Coastal connections and agricultural airwaves are likely to be better with a 5G RuralDorset mobile initiative.

The Dorset project is one of seven across the UK to be funded by the Government’s Rural Connected Communities competition over the next two years.

The total cost of the Dorset scheme, announced today, is £6.675m with Dorset Council contributing £150,000. The rest will come from industry and the Department for Digital, Culture, Media and Sport.

A bid led by Dorset Council will work on how rural communities could benefit from next generation mobile connectivity.

Plans include better connections along sections of the coastline; using ‘smart’ technology on farms to control equipment and to monitor crops and livestock and using a 5G hub at the Dorset Innovation Park at Winfrith.

Said deputy leader of Dorset Council Peter Wharf: “We are delighted to receive this funding. Improved connectivity is critical to our smart rural place aspirations and making Dorset a great place to live, work and visit.

“Introduced sensitively in our world-famous UNESCO-recognised coastline and the wider environment, 5G can help keep vulnerable people safe and well, deliver economic growth, and provide enhanced educational and social opportunities.

“This exciting project won’t banish all the county’s mobile phone not-spots but is an opportunity for Dorset to become a leader in Europe in understanding how next generation connectivity can positively transform the lives and economies of rural communities. We look forward to sharing our learning experiences with other parts of the UK.”

A consortium of council, local, national and international partners plan to show that mobile infrastructure can be delivered cost effectively and sensitively to benefit rural businesses and communities when the project gets underway this March.

Four trials in the county will look at innovative public, social and business uses of improved mobile coverage. They will test whether this connectivity can be delivered cheaper and quicker using existing masts, buildings and fibre wherever possible to minimise visual and other impacts on communities.

The four trial areas are –

*Agri-tech – new wireless technology on existing masts and fibre owned and operated by internet service provider Wessex Internet to allow innovative agricultural uses. These may include ‘smart’ farm controls, crop and livestock monitoring and using drones to spray more precisely and minimise chemical run-off into local water courses.
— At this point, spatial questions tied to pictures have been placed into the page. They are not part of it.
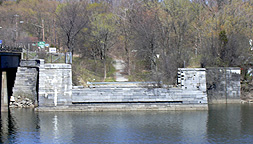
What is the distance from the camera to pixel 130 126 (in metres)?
30.0

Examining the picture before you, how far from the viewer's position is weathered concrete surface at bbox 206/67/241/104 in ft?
135

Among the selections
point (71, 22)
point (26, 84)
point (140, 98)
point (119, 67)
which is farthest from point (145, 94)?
point (71, 22)

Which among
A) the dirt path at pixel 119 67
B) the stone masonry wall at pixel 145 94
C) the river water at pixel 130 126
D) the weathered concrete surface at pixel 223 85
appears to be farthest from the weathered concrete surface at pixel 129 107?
the dirt path at pixel 119 67

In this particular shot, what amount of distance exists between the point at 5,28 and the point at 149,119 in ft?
147

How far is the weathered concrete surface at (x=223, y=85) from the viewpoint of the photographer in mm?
41250

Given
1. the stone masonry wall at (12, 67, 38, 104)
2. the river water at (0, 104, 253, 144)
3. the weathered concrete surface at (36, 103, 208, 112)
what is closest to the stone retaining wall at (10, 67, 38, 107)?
the stone masonry wall at (12, 67, 38, 104)

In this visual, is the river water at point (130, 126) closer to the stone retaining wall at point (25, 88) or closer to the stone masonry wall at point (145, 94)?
the stone masonry wall at point (145, 94)

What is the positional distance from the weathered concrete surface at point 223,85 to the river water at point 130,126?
4.15m

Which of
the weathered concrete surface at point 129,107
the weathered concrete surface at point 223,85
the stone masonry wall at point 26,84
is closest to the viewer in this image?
the weathered concrete surface at point 129,107

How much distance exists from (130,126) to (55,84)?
33.1 ft

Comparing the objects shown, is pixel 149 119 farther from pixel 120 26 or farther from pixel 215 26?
pixel 120 26

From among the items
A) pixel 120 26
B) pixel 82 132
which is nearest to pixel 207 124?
pixel 82 132

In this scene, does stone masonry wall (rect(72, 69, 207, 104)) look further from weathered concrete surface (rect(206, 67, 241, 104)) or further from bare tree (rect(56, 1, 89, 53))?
bare tree (rect(56, 1, 89, 53))

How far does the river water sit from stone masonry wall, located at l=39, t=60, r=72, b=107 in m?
1.48
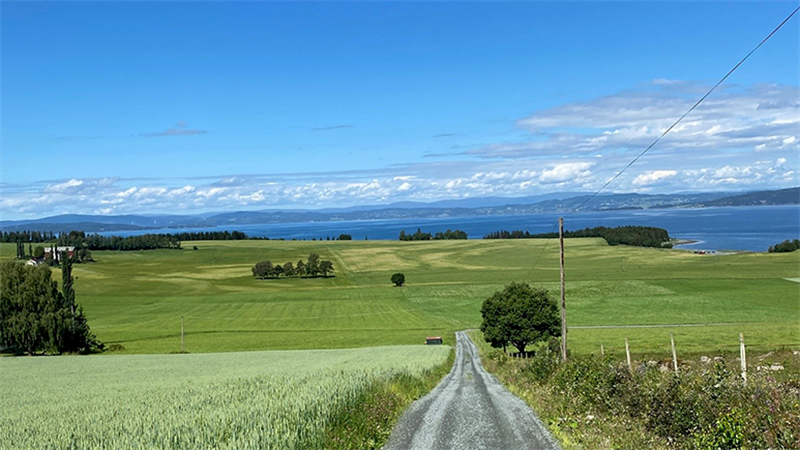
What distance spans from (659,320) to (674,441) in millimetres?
73309

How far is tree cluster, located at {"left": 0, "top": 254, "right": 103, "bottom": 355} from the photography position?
74250mm

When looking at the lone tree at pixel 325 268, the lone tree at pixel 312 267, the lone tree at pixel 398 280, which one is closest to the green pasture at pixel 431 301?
the lone tree at pixel 398 280

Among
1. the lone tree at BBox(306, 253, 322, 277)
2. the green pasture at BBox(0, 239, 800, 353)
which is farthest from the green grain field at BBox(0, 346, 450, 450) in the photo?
the lone tree at BBox(306, 253, 322, 277)

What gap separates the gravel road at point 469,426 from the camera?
46.6 feet

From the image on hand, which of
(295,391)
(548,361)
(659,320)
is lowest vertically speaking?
(659,320)

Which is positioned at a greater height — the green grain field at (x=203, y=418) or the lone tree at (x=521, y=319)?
the green grain field at (x=203, y=418)

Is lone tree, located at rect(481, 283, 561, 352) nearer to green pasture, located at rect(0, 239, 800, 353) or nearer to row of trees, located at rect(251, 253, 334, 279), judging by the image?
green pasture, located at rect(0, 239, 800, 353)

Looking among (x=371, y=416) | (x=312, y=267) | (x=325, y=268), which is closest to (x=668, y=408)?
(x=371, y=416)

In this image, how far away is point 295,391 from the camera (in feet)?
57.1

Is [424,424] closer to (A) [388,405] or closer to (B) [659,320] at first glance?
(A) [388,405]

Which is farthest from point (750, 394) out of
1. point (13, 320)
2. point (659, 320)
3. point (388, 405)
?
point (13, 320)

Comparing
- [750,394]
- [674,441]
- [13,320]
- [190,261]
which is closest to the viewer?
[750,394]

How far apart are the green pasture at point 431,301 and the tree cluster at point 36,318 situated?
5675 millimetres

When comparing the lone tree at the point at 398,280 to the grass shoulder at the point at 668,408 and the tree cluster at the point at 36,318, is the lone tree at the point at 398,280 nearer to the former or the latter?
the tree cluster at the point at 36,318
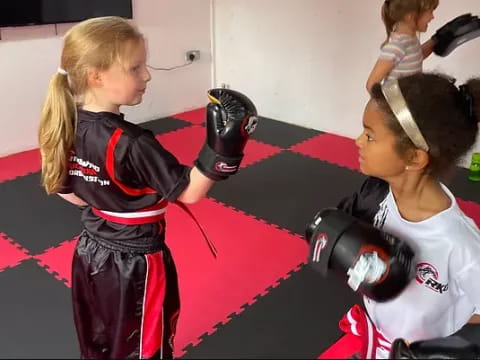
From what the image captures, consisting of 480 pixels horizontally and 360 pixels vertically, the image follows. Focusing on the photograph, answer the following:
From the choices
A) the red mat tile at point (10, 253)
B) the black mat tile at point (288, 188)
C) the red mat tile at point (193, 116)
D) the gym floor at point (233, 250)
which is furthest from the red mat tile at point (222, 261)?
the red mat tile at point (193, 116)

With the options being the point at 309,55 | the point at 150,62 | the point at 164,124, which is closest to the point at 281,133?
the point at 309,55

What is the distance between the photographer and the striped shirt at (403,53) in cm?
311

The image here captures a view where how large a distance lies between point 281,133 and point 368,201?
3.12 metres

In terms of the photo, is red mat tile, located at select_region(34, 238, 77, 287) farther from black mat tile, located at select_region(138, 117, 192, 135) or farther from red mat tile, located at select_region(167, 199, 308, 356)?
black mat tile, located at select_region(138, 117, 192, 135)

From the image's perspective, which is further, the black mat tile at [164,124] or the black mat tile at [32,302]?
the black mat tile at [164,124]

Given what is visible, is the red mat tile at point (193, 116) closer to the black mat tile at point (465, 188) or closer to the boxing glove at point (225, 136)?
the black mat tile at point (465, 188)

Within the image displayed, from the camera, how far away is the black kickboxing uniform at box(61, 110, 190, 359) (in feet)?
4.25

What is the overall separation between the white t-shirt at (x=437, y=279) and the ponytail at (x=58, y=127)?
0.87m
*Lulworth Estate – new mobile services to unlock social and commercial benefits. These will include Vodafone bringing enhanced mobile phone coverage to the area for locals and the 1 million visitors who visit each year. Additional possible uses from tourism and education to healthcare will be considered.

*Connected coast – improved safety along a section of the coast by upgrading access to digital communications for first responders and supporting organisations.

*5G Innovation hub – at Dorset Innovation Park, Winfrith. This Local Enterprise Zone and advanced-engineering centre already supports large and small companies that develop innovative connected products and services. New connectivity will support businesses operating in the county and across the supply chain to test and develop products in a collaborative and secure way.

The 5G RuralDorset consortium includes Dorset Council, Vodafone, Wessex Internet, Excelerate Technology Ltd, Bournemouth University, Kimcell, Hugslock, Telint, Neutral Networks, University of Strathclyde, New Generation Internet Services and Satellite Applications Catapult.

The 5G RuralDorset consortium has supporting partners including the RNLI, Maritime & Coastguard Agency and Microsoft.

Seizing the potential of modern technology

The project received a total of £4.335m today by the government.

Digital Secretary Oliver Dowden said: "With £4.3 million of UK Government funding, 5G Rural Dorset will help people keep safe, boost the economy and provide opportunities in the area.

"We are committed to ensuring the south of England isn't left behind, and the project will ensure our rural communities receive 5G connectivity."

The Dorset project is among a series of government-funded trials to help rural areas seize the potential of modern technology.

These new trials will help spread the benefits of technology across the country and allow the UK to grasp an early advantage by using the new applications 5G networks can enable.

It forms part of a £200 million investment in testbeds and trials to explore new ways that 5G can boost business growth and productivity, improve the lives of people in rural areas and maximise the productivity benefits of new technologies.